● **Exercise brief**:
Print the lines that run from the line with "Wiki_Bisulfite_sequencing_Figure_1_small" to the line with "Sumatran Tiger Acrylic Print by Sheryl Unwin", keeping both end lines, exactly as they appear in the entries below, and nothing else.

● **Task input**:
▬▬▬▬▬▬

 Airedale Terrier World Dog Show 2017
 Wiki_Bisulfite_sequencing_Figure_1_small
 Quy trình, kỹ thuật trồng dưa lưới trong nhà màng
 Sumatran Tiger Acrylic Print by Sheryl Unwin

▬▬▬▬▬▬

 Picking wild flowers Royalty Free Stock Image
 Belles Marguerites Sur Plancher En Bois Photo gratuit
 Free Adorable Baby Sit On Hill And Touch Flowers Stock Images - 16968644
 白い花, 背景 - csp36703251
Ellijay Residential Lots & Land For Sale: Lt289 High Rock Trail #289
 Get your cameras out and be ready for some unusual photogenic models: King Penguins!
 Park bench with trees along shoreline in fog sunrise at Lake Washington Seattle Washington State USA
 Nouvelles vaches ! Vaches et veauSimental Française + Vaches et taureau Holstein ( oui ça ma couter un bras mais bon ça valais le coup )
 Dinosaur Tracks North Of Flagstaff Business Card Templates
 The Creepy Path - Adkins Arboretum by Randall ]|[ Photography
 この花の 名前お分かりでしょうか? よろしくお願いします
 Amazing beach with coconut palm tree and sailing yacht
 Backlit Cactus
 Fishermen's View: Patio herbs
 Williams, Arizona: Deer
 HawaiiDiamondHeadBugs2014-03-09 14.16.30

▬▬▬▬▬▬

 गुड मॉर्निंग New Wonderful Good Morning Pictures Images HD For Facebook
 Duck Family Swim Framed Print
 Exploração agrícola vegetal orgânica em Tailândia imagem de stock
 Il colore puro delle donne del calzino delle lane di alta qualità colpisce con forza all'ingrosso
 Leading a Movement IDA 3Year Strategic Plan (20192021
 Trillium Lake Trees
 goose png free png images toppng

▬▬▬▬▬▬

● **Response area**:
 Wiki_Bisulfite_sequencing_Figure_1_small
 Quy trình, kỹ thuật trồng dưa lưới trong nhà màng
 Sumatran Tiger Acrylic Print by Sheryl Unwin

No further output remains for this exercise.